Legislation over refugees – this being an elective year – will be involved in both the House and Senate. The Senate will have round two in its battle over refugees. Republican lawmakers have called for blocking President Obama’s plan to resettle up to 10,000 Syrian refugees. Sen. McConnell has pledged to take up legislation dealing with the refugee acceptance program during the first quarter of 2016, though it’s unclear what the proposal will contain. The GOP leader has already put a House-passed bill on the Senate calendar that would restrict Syrian and Iraqi refugees, meaning it could come up for a vote. But the House bill has received fierce pushback from Senate Democrats. Sen. Dick Durbin, the Democratic whip, suggested that the “fevered pitch” that surrounded the bill when it passed in November has subsided. “It doesn’t stand up to reason that we’re focusing on 70,000 people that are vetted for two years,” Sen. Durbin said. He believes Senate Democrats would be able to block the refugee bill from getting the 60 votes needed to move forward.

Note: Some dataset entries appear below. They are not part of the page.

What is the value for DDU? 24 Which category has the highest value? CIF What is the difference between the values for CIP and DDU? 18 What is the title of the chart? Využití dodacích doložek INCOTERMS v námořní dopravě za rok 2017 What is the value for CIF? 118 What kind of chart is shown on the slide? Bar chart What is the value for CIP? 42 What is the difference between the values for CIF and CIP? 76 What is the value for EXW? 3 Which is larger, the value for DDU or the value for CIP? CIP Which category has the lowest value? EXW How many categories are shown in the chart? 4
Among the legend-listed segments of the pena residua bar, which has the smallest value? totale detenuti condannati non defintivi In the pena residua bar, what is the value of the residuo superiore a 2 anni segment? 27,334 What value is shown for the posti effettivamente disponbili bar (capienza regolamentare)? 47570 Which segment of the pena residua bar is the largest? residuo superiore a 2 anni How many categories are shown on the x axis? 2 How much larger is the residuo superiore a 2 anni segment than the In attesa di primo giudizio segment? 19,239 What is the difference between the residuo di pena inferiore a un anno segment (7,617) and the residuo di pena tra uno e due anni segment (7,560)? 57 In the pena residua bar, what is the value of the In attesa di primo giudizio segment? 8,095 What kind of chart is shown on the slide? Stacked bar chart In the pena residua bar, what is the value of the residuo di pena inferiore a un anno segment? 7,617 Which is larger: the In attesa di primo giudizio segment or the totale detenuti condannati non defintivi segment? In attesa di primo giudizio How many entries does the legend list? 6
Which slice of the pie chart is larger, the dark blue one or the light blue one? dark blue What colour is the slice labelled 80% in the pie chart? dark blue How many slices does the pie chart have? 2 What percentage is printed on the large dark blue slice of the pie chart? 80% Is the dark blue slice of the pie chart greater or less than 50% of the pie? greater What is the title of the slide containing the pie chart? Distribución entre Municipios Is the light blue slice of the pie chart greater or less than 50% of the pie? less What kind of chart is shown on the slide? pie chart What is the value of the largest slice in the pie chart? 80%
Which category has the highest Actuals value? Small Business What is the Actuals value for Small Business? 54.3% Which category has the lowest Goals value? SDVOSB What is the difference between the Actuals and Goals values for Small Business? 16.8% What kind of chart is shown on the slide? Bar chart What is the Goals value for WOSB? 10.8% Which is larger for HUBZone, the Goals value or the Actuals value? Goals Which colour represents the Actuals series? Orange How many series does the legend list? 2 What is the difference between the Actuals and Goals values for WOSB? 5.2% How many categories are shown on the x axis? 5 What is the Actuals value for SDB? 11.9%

The immigration issue will result in lots of politically motivated legislation. This is an election year issue and one that won’t go away. Hopefully some of what’s proposed will be constructive.
Guantanámo Bay and ISIS
As President Obama heads into his final year in the White House, lawmakers are poised to review two of his foreign policy priorities: fighting the Islamic State in Iraq and Syria (ISIS) and closing Guantanámo Bay. Speaker Paul Ryan suggested before Christmas that Congress could take a second look at passing a war powers resolution against ISIS. The President says he already has the legal authority to fight ISIS, but has pushed Congress for an explicit authorization that would update the language passed after the 9/11 attacks. While both parties have expressed support for an ISIS resolution, no one has put forward a proposal that has been able to overcome the deep divisions on the war.
Separately, a battle is brewing between congressional Republicans and the Obama administration on closing the prison at Guantanámo Bay. The administration is preparing a plan to close the prison camp, but Republicans say it is effectively dead on arrival. To underscore their stance, Republicans have sent multiple bills to the president’s desk – including an end-of-the-year spending bill – that would block the administration from moving the detainees to any prison in the United States.
Democrats are pushing new gun control legislation following a series of mass shootings in 2015. Senate Democrats are pledging to force a vote on several gun control proposals, including expanding background checks and closing the gun show “loophole.”
Criminal justice reform
Supporters of a bipartisan Senate proposal to overhaul the criminal justice system are hopeful that the legislation can reach the floor in early 2016. The Obama administration has sought to keep momentum behind the issue, including meeting with House and Senate lawmakers to discuss the proposals put forward.
Congressional leaders have pledged to restore “regular order” in 2016, meaning that both chambers would pass 12 individual spending bills and then work out their differences in conference.
Election Year Issues
There will be all sorts of problems arising from the fact that 2016 is an election year. Most say that will keep anything of consequence wanted by the Obama Administration from passing. Hopefully, this year will be an exception. The GOP should want a productive session because of their fear that Donald Trump will be the nominee for the party. But the further he goes the stronger Trump gets, so that should make the GOP bosses very nervous.
There will be many other battles in the next eight months in Congress – due to this being an election year – and many of them will be political in nature. Hopefully, the peoples’ interest will be considered in Congress throughout that time right up to the General Election. Of course, when I think about it, most everything in Congress is politically motivated.